> **ACTIVITIES**
1/ In the tractor tips thread, turn the paragraph that begins "I do not have much experience with a back blade" into a short list that keeps its main suggestions.
2/ Carry on the tractor tips thread for newbies from the point where it stops.

*** GIVEN TEXT Section Begins ***

OPERATIONAL TIPS FOR NEWBIES

   / OPERATIONAL TIPS FOR NEWBIES #61  
Tractor Rollovers

85% are SIDE rollovers

15% are REAR rollovers

Less than 1% are FRONT rollovers


Less than 1% FRONT rollovers is probabally 99.9999% of people pull with the rear so that number is a bit skewed. And of the 15% rear 14.9999999% probabally weren't pulling from the drawbar.

Bottom line best adcive for the new guys, call your tractor manufacture and explain to them in detail what you will be pulling (ie a tree top, stuck truck, etc) and ask them if you should pull from the drawbar or loop a chain around the front axle:rolleyes:
 
   / OPERATIONAL TIPS FOR NEWBIES #62  
I like to lay a blanket or piece of old carpet over a chain being used to pull.. that or a section of old fire hose...

soundguy

46. with all this chatter about towing and where to tow/pull from I thought I should mention what I use to tow/pull/drag with. I use grade 40 to grade 70 3/8" chain, mw small machine only makes 30 hp so that is pleanty big for what I do. I would also like to mention that you should always be prepared for your chain or strap to break and have the correct safety measures in place to prevent sudden brain exposure.

GUYS DONT MAKE THIS INTO A STRAPS -VS- CHAINS DEAL!!!!

someone break out their owners manual and read it, mine clearly says pull from the draw bar good enough for me and my little b3030
 
   / OPERATIONAL TIPS FOR NEWBIES #63  
47. use axle breaks if you get stuck.

This pertains mainly to older 2wd tractors that dont have a diff lock, such as the ever popular n-series of fords. If you get stuck, only one wheel spins due to the open differential, gently start using the break on the wheel that is spinning and it will force the one with the traction to spin and might get you unstuck.
 
   / OPERATIONAL TIPS FOR NEWBIES #64  
It will force both of them to spin.. and might get you out.

soundguy
 
   / OPERATIONAL TIPS FOR NEWBIES #65  
I can't seem to be able to get the back blade to make a smooth finish without digging in too deep or not enough

Have you tried adjusting the top link ? tip forward to dig in (pulling) tip back to smooth...the opposite for pushing backwards...
 
   / OPERATIONAL TIPS FOR NEWBIES
  • Thread Starter
#66  
I understand all the safety tips offerred here and all over TBN, but my problem is I can't seem to be able to get the back blade to make a smooth finish without digging in too deep or not enough. same holds true with using the FEL. Am I missing something or is just practice, practice, practice. Somewaht frustrated dude here. BTW this is an awesome site. just wish I could learn something :D:D:D

I do not have much experience with a back blade but some suggest using gage wheels added to the blade or if your 3pt has float use it, using shallow cuts and slow ground speed should help achieve what you need.

*** GIVEN TEXT Section Ends ***
*** DATA SEGMENT Section Begins ***

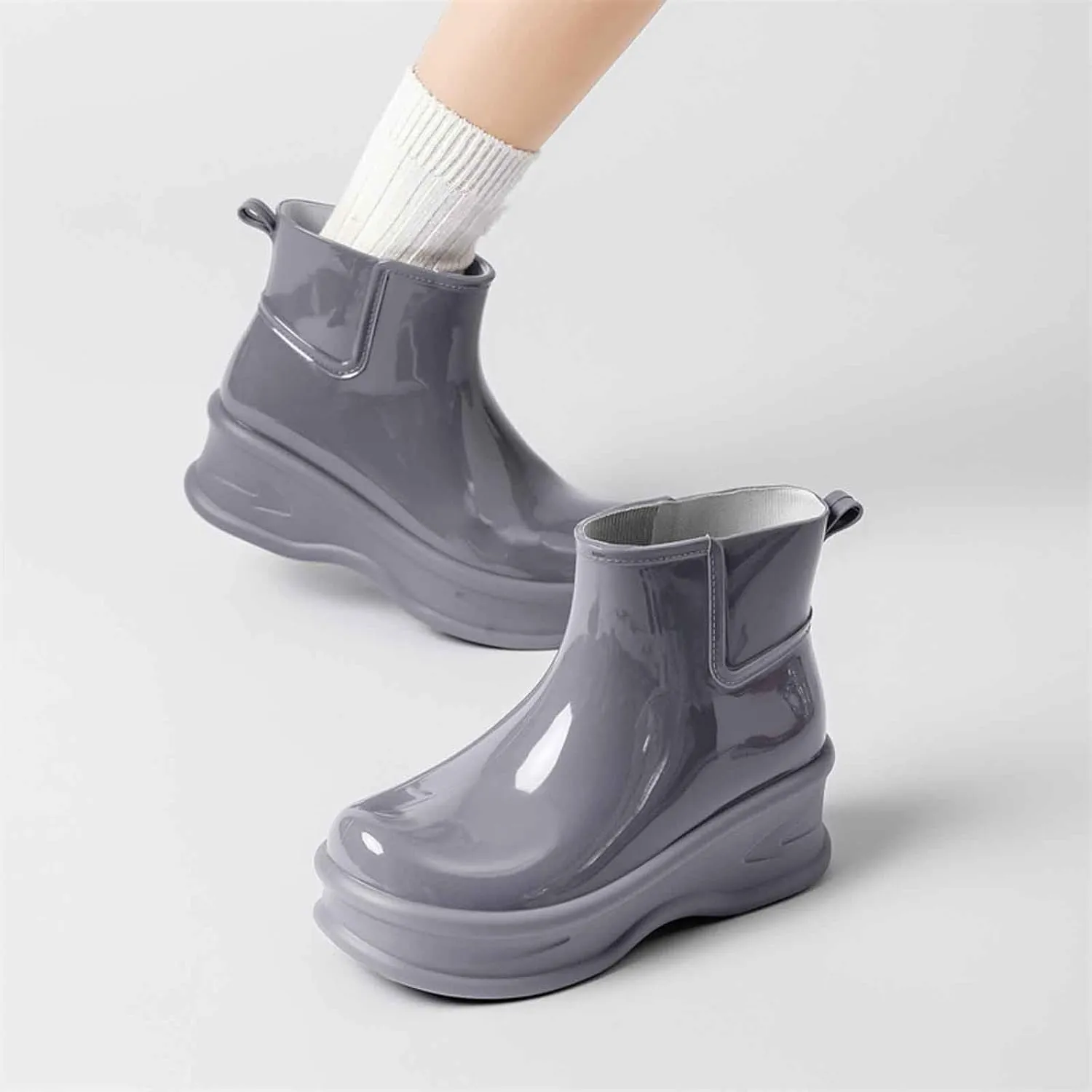 Durable Women's Rain Shoes Thick Sole Footwear Rainy Days Perfect Outdoor Activities Stylish and Rain Boots with Dogs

*** DATA SEGMENT Section Ends ***

> **SOLVED PROBLEMS**
1/
Ways to get a smoother finish with a back blade:
- Add gauge wheels to the blade.
- Use float if your three-point hitch has it.
- Take shallow cuts.
- Keep a slow ground speed.

2/
I use the FEL to do this kind of work and have found that a foreward and back motion will give me very good grading results. the lip of the loader in a reverse motion will give a fine smooth grade, the back more of a rough finish, tilt the bucket up and go foreward for the first pass, this helps break up the large chunks.
Just about every loader is built with slightly different angles and what works for me may not work for anyone else but with my machine and the materials i work with this is very effective. Working with gravel or clean soil will help you learn what works for you the quickest. This is hardly a one pass thing, multiple passes, laying your work out as you go, knocking down the hills, and fillin the valleys.
good luck to you.

again this is IMO, what works for me may not work for others and there may be a better way
 
   / OPERATIONAL TIPS FOR NEWBIES #67  
Here's one that took me awhile to learn: If you have both mid- and rear PTO's, you can free up the rear one so that it can be easily turned with your fingers by shifting the control lever to the front PTO setting. This makes hooking up rear PTO-driven equipment a MILLION times easier.

May not work that way on all tractors, but that's how it works on mine.
 
   / OPERATIONAL TIPS FOR NEWBIES #68  
I' sure an exception to this can be found if you look hard enough.. however.. I'm refering to the 'average' farm or utility use situation...
I'll try to provide an exception. Although it's only a GT, in it's former life, my JD 445 was used to tow a helicopter in/out of a hanger using a front mounted pintle hook.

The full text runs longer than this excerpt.